--- SUPPLIED MATERIAL Enclosed Below ---

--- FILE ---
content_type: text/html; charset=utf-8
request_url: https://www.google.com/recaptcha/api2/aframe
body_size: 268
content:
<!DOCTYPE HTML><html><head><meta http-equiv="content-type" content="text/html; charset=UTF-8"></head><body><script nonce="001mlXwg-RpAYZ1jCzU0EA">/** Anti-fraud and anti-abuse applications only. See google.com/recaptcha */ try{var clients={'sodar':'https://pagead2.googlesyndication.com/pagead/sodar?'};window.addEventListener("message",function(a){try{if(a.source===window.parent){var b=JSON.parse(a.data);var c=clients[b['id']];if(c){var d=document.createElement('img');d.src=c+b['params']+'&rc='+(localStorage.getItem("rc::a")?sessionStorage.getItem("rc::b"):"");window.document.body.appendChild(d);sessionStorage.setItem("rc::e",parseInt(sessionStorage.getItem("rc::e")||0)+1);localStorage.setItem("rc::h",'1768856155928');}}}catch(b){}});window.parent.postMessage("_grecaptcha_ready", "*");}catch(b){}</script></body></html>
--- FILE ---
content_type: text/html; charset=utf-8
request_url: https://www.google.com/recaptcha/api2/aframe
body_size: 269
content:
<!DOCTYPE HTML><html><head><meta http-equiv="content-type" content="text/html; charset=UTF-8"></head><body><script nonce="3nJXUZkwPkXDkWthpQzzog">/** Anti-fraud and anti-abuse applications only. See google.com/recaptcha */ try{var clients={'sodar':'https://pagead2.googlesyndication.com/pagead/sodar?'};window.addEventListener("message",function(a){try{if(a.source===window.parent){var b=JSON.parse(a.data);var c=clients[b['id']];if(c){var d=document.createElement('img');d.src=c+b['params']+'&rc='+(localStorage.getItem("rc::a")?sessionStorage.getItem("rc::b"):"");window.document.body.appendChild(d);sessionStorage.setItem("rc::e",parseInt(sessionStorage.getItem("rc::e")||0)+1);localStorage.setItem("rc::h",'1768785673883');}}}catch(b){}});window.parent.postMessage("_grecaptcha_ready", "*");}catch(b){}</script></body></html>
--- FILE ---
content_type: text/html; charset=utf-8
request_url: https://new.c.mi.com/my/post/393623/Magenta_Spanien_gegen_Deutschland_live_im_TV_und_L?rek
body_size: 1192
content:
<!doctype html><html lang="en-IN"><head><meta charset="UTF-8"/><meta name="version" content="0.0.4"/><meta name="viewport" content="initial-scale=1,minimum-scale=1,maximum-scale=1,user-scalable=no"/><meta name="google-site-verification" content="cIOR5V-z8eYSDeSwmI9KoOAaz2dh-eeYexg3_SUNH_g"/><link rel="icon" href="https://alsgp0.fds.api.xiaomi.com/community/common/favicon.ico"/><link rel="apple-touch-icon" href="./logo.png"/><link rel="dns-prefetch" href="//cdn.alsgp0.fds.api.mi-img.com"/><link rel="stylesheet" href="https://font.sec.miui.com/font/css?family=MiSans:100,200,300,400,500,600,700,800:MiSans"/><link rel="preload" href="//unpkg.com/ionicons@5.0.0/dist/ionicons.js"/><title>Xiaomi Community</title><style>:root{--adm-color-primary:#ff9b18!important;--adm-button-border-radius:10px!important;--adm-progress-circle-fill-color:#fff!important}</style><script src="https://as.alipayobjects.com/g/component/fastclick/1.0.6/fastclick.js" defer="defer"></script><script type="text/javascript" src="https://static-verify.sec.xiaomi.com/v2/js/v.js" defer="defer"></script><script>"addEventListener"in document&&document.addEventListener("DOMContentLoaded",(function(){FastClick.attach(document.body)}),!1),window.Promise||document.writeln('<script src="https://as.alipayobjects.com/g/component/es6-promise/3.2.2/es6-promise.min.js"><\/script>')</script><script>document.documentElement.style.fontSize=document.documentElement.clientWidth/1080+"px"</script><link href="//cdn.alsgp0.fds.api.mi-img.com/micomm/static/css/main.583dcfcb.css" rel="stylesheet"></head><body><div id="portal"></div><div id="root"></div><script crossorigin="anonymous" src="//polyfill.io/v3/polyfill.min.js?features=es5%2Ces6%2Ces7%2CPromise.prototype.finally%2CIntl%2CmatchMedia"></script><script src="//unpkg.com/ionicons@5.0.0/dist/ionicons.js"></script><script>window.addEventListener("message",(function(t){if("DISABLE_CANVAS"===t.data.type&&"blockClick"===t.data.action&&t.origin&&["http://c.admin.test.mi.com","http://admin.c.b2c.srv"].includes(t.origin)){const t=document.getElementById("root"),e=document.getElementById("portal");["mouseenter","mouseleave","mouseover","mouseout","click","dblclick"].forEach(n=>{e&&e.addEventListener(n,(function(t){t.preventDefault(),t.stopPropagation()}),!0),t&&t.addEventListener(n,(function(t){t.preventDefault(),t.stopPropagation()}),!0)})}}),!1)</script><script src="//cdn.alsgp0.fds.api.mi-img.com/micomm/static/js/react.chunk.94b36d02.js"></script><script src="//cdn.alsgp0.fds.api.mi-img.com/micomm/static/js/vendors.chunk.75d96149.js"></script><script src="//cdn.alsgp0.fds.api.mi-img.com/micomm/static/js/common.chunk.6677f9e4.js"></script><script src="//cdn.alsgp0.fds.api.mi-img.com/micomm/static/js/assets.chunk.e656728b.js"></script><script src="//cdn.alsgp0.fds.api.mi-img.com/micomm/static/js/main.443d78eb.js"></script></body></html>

--- End of Enclosed SUPPLIED MATERIAL ---

§ WHAT TO DO:
The data above should be copied out with complete accuracy.

§ PROBLEM SOLUTION:
--- FILE ---
content_type: text/html; charset=utf-8
request_url: https://www.google.com/recaptcha/api2/aframe
body_size: 268
content:
<!DOCTYPE HTML><html><head><meta http-equiv="content-type" content="text/html; charset=UTF-8"></head><body><script nonce="001mlXwg-RpAYZ1jCzU0EA">/** Anti-fraud and anti-abuse applications only. See google.com/recaptcha */ try{var clients={'sodar':'https://pagead2.googlesyndication.com/pagead/sodar?'};window.addEventListener("message",function(a){try{if(a.source===window.parent){var b=JSON.parse(a.data);var c=clients[b['id']];if(c){var d=document.createElement('img');d.src=c+b['params']+'&rc='+(localStorage.getItem("rc::a")?sessionStorage.getItem("rc::b"):"");window.document.body.appendChild(d);sessionStorage.setItem("rc::e",parseInt(sessionStorage.getItem("rc::e")||0)+1);localStorage.setItem("rc::h",'1768856155928');}}}catch(b){}});window.parent.postMessage("_grecaptcha_ready", "*");}catch(b){}</script></body></html>
--- FILE ---
content_type: text/html; charset=utf-8
request_url: https://www.google.com/recaptcha/api2/aframe
body_size: 269
content:
<!DOCTYPE HTML><html><head><meta http-equiv="content-type" content="text/html; charset=UTF-8"></head><body><script nonce="3nJXUZkwPkXDkWthpQzzog">/** Anti-fraud and anti-abuse applications only. See google.com/recaptcha */ try{var clients={'sodar':'https://pagead2.googlesyndication.com/pagead/sodar?'};window.addEventListener("message",function(a){try{if(a.source===window.parent){var b=JSON.parse(a.data);var c=clients[b['id']];if(c){var d=document.createElement('img');d.src=c+b['params']+'&rc='+(localStorage.getItem("rc::a")?sessionStorage.getItem("rc::b"):"");window.document.body.appendChild(d);sessionStorage.setItem("rc::e",parseInt(sessionStorage.getItem("rc::e")||0)+1);localStorage.setItem("rc::h",'1768785673883');}}}catch(b){}});window.parent.postMessage("_grecaptcha_ready", "*");}catch(b){}</script></body></html>
--- FILE ---
content_type: text/html; charset=utf-8
request_url: https://new.c.mi.com/my/post/393623/Magenta_Spanien_gegen_Deutschland_live_im_TV_und_L?rek
body_size: 1192
content:
<!doctype html><html lang="en-IN"><head><meta charset="UTF-8"/><meta name="version" content="0.0.4"/><meta name="viewport" content="initial-scale=1,minimum-scale=1,maximum-scale=1,user-scalable=no"/><meta name="google-site-verification" content="cIOR5V-z8eYSDeSwmI9KoOAaz2dh-eeYexg3_SUNH_g"/><link rel="icon" href="https://alsgp0.fds.api.xiaomi.com/community/common/favicon.ico"/><link rel="apple-touch-icon" href="./logo.png"/><link rel="dns-prefetch" href="//cdn.alsgp0.fds.api.mi-img.com"/><link rel="stylesheet" href="https://font.sec.miui.com/font/css?family=MiSans:100,200,300,400,500,600,700,800:MiSans"/><link rel="preload" href="//unpkg.com/ionicons@5.0.0/dist/ionicons.js"/><title>Xiaomi Community</title><style>:root{--adm-color-primary:#ff9b18!important;--adm-button-border-radius:10px!important;--adm-progress-circle-fill-color:#fff!important}</style><script src="https://as.alipayobjects.com/g/component/fastclick/1.0.6/fastclick.js" defer="defer"></script><script type="text/javascript" src="https://static-verify.sec.xiaomi.com/v2/js/v.js" defer="defer"></script><script>"addEventListener"in document&&document.addEventListener("DOMContentLoaded",(function(){FastClick.attach(document.body)}),!1),window.Promise||document.writeln('<script src="https://as.alipayobjects.com/g/component/es6-promise/3.2.2/es6-promise.min.js"><\/script>')</script><script>document.documentElement.style.fontSize=document.documentElement.clientWidth/1080+"px"</script><link href="//cdn.alsgp0.fds.api.mi-img.com/micomm/static/css/main.583dcfcb.css" rel="stylesheet"></head><body><div id="portal"></div><div id="root"></div><script crossorigin="anonymous" src="//polyfill.io/v3/polyfill.min.js?features=es5%2Ces6%2Ces7%2CPromise.prototype.finally%2CIntl%2CmatchMedia"></script><script src="//unpkg.com/ionicons@5.0.0/dist/ionicons.js"></script><script>window.addEventListener("message",(function(t){if("DISABLE_CANVAS"===t.data.type&&"blockClick"===t.data.action&&t.origin&&["http://c.admin.test.mi.com","http://admin.c.b2c.srv"].includes(t.origin)){const t=document.getElementById("root"),e=document.getElementById("portal");["mouseenter","mouseleave","mouseover","mouseout","click","dblclick"].forEach(n=>{e&&e.addEventListener(n,(function(t){t.preventDefault(),t.stopPropagation()}),!0),t&&t.addEventListener(n,(function(t){t.preventDefault(),t.stopPropagation()}),!0)})}}),!1)</script><script src="//cdn.alsgp0.fds.api.mi-img.com/micomm/static/js/react.chunk.94b36d02.js"></script><script src="//cdn.alsgp0.fds.api.mi-img.com/micomm/static/js/vendors.chunk.75d96149.js"></script><script src="//cdn.alsgp0.fds.api.mi-img.com/micomm/static/js/common.chunk.6677f9e4.js"></script><script src="//cdn.alsgp0.fds.api.mi-img.com/micomm/static/js/assets.chunk.e656728b.js"></script><script src="//cdn.alsgp0.fds.api.mi-img.com/micomm/static/js/main.443d78eb.js"></script></body></html>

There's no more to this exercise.